We are in Bremen, Germany, where the 2025 Ministerial Council of the European Space Agency is being held. Two days in which the top management of ESA, together with the ministers for space policies of the member countries – including Italy – are deciding Europe’s future in space for the next 15 years.
ESA Director General Josef Aschbacher proposed the Strategy2040 action plan in the morning, divided into five key objectives:
- Earth observation for environmental and climate monitoring;
- scientific research and space exploration through space missions in the Solar System;
- autonomy for access to space with the development of European launchers;
- European economic and industrial competitiveness and, last but not least
- inspire and involve citizens and the policy sphere.
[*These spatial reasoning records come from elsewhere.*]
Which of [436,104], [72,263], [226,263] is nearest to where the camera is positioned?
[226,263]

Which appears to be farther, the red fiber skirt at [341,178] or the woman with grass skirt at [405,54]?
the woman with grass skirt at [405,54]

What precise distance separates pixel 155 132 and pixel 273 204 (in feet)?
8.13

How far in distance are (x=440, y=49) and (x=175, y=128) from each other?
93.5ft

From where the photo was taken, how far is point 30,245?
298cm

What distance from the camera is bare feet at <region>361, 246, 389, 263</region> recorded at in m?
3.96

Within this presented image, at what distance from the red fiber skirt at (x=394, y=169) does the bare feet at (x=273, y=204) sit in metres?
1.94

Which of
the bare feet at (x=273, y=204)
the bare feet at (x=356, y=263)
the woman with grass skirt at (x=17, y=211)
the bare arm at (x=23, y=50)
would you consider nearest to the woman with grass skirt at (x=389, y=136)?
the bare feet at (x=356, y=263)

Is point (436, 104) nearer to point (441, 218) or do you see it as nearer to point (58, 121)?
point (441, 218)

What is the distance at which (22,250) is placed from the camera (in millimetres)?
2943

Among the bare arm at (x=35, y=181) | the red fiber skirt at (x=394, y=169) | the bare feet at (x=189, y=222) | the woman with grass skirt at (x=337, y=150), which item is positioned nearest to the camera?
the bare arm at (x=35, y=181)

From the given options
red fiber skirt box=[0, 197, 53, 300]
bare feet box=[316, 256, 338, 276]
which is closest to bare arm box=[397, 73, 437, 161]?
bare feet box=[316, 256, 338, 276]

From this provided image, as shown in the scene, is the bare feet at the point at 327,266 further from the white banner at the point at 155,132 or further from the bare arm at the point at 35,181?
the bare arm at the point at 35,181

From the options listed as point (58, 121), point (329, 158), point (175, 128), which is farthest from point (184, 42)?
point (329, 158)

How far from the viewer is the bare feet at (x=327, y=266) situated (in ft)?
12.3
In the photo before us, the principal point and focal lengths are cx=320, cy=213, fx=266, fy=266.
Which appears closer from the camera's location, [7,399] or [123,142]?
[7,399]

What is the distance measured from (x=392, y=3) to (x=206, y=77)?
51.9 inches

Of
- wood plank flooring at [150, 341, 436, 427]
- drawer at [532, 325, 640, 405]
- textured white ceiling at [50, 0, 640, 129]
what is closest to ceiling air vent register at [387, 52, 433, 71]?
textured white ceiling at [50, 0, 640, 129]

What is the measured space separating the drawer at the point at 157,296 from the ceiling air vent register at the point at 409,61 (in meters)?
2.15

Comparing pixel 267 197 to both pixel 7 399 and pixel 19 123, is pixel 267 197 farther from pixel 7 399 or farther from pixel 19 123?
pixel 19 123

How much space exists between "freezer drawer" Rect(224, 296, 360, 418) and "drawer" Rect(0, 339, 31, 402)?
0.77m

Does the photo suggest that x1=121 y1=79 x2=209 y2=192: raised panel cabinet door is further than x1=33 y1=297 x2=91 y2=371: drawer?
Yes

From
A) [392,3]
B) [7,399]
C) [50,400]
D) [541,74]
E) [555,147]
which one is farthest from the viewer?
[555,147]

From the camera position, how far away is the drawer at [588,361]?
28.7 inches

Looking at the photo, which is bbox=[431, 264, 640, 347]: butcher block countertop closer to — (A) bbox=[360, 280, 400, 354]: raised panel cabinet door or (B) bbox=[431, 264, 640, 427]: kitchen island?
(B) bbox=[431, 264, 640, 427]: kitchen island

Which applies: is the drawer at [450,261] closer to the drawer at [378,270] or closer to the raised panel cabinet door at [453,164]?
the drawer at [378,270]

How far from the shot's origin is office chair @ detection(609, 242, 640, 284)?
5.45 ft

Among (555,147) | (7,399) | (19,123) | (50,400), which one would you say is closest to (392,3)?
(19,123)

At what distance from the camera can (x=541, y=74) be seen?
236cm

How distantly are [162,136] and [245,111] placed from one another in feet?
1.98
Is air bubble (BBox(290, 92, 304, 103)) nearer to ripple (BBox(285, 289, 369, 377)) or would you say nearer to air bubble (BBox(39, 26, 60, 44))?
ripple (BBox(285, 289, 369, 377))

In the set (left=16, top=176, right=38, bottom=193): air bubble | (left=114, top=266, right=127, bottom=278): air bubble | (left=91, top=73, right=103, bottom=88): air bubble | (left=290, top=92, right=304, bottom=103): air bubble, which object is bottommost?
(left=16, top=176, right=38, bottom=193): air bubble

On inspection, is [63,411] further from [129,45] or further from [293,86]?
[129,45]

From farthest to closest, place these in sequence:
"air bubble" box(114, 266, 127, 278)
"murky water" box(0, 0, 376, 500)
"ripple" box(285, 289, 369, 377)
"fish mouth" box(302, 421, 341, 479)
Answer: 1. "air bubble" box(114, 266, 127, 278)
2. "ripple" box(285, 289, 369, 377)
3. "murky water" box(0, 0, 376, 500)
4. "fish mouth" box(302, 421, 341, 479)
To achieve this objective, ESA has requested a budget of 22 billion euros from member states, an increase of approximately 2 billion compared to what was requested in the last Council three years ago, also motivated by the increasingly strategic role space and its infrastructures are having especially in the field of national defense in this particular historical period, in which the European Union finds itself squeezed in the east between the war in Ukraine and the growing security threats coming from Russia, and in the west by the threats of withdrawal from support for European defense by the USA.
As reiterated by Aschbacher, today we find ourselves in a “perfect storm” and for this reason, more than in the past, space is playing an increasingly crucial part of a great geopolitical, economic, industrial game on which not only national security but also environmental issues depend, especially in light of the relative failure of COP30 in Brazil to “keep alive” the Paris Agreements. The new ESA strategy, according to Aschbacher, will serve to make Europe a protagonist in this challenge whose main “competitors” include the USA (currently engaged in the return of humans to the Moon with the Artemis programme) and China, which in recent years has been showing enormous and rapid progress in the space sector.